WHAT THE TASK REQUIRES → Could you retype the part of the processor-instruction forum thread below that begins at the words "IJZ/IJZD/IJNZ/IJNZD are gone" and ends after "decoding somewhat, too."?

So exit is managed elsewhere ?
In that case, maybe there is coverage IJ gives, that REPx does not
Can REPx early-exit via SW ?

From the Prop Docs

The instruction-block repeater will quit repeating the block if a branch instruction executes
within the block, or if a JMPTASK instruction affects the task which is using the repeater.

cgracey · 2014-02-22 19:19

IJZ/IJZD/IJNZ/IJNZD are gone now. I shuffled a few things around and put the COGRUN/COGRUNX instructions into D/#,S/# form, so that the cog can be indicated by either a variable or a constant. Because the new cog-starting instructions pack two 16-bit address into 32-bit D, the cog number no longer needs to be imbedded into the instruction to create an atomic operation. This simplified decoding somewhat, too.

There's room for an 'INCJMP D,S/@' instruction. This is a few gates to add. I'll try to get it in tonight. What about a 'DECJMP D,S/@' instruction? Is that useful? I think these instructions are only useful when preceded by a condition.

cgracey · 2014-02-22 19:21

jmg wrote: »

I forget, did REPx get a counter per thread in the end ?

Yes.

cgracey · 2014-02-22 19:25

Wouldn't IJNZ (increment and jump if not 0) practically be the same as INCJMP (or IJ). At 32 bits, you're unlikely for IJNZ to not branch.

This idea of modifying D and always jumping is interesting, though. Are there any other useful possibilities? How about SHRJNZ?

ozpropdev · 2014-02-22 19:33

cgracey wrote: »

Wouldn't IJNZ (increment and jump if not 0) practically be the same as INCJMP (or IJ). At 32 bits, you're unlikely for IJNZ to not branch.

This idea of modifying D and always jumping is interesting, though. Are there any other useful possibilities? How about SHRJNZ?

XXXJMP may have combinations that would benefit high speed USB drivers? (Cluso?).

jmg · 2014-02-22 19:34

cgracey wrote: »

Wouldn't IJNZ (increment and jump if not 0) practically be the same as INCJMP (or IJ). At 32 bits, you're unlikely for IJNZ to not branch.

True, but it would make for rather confusing source code - an IJNZ that was designed to never reach 0

cgracey · 2014-02-22 19:48

jmg wrote: »

True, but it would make for rather confusing source code - an IJNZ that was designed to never reach 0

I was forgetting that I just got rid of the IJZ/IJZD/IJNZ/IJNZD instructions. So, they can't help Tubular anymore, anyway.

mindrobots · 2014-02-22 20:06

cgracey wrote: »

Are there any other useful possibilities? How about SHRJNZ?

Acting on flag bits?

Now, that takes 2 instructions? Shift through carry and then a conditional jump?

jmg · 2014-02-22 20:07

cgracey wrote: »

This idea of modifying D and always jumping is interesting, though. Are there any other useful possibilities? How about SHRJNZ?

PROVIDED MATERIAL →
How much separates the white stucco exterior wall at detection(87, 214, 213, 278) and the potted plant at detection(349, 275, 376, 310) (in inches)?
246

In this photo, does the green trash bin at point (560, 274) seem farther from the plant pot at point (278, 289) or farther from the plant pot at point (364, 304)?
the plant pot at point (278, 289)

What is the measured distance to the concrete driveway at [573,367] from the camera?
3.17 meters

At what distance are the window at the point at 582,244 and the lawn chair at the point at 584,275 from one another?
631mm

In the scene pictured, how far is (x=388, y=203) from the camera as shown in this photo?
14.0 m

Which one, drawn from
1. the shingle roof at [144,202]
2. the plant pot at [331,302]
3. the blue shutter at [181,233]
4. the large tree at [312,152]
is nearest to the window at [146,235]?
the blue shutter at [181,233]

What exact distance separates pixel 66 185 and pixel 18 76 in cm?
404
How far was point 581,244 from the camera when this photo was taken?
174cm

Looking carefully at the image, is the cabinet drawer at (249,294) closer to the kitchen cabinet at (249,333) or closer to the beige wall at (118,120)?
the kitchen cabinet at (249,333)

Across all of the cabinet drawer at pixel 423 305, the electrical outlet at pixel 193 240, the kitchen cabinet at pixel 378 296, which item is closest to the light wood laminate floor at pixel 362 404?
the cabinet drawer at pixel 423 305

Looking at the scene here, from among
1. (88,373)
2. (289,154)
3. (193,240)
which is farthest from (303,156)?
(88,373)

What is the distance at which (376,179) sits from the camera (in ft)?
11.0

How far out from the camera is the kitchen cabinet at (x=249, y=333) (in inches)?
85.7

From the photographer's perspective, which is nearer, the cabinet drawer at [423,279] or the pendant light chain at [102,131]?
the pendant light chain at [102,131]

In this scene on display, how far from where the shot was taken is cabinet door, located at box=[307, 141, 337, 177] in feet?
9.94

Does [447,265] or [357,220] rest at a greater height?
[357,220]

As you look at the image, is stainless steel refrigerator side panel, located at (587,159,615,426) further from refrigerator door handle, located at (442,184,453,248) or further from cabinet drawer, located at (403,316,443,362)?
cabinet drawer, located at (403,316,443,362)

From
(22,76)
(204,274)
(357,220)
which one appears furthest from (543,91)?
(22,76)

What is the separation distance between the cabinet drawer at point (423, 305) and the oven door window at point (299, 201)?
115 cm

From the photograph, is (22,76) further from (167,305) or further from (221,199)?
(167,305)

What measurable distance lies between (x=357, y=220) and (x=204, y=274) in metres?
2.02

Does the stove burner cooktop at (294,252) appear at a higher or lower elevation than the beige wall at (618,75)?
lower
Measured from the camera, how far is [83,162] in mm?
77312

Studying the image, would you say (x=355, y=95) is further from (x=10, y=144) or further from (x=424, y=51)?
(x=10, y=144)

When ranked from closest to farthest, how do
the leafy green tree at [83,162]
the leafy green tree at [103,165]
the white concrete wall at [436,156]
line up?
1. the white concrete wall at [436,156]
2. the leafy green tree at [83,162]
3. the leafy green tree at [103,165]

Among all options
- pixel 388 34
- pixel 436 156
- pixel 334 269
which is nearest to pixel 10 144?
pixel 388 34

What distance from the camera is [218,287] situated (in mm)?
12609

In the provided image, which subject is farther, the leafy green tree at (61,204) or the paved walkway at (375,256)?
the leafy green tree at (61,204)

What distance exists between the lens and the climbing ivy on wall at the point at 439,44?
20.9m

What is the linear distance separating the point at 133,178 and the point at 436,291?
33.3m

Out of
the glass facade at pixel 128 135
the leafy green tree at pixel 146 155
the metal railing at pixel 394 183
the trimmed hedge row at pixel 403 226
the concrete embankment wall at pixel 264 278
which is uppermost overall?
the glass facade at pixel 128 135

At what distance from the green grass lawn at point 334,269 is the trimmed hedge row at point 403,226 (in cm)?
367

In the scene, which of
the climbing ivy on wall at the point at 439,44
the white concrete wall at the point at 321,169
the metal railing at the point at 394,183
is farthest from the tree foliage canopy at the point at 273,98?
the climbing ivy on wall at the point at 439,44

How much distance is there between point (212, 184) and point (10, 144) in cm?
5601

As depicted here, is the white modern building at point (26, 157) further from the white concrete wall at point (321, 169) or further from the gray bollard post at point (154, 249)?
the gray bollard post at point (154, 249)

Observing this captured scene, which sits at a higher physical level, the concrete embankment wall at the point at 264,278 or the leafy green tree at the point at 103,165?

WRITTEN REPLY →
IJZ/IJZD/IJNZ/IJNZD are gone now. I shuffled a few things around and put the COGRUN/COGRUNX instructions into D/#,S/# form, so that the cog can be indicated by either a variable or a constant. Because the new cog-starting instructions pack two 16-bit address into 32-bit D, the cog number no longer needs to be imbedded into the instruction to create an atomic operation. This simplified decoding somewhat, too.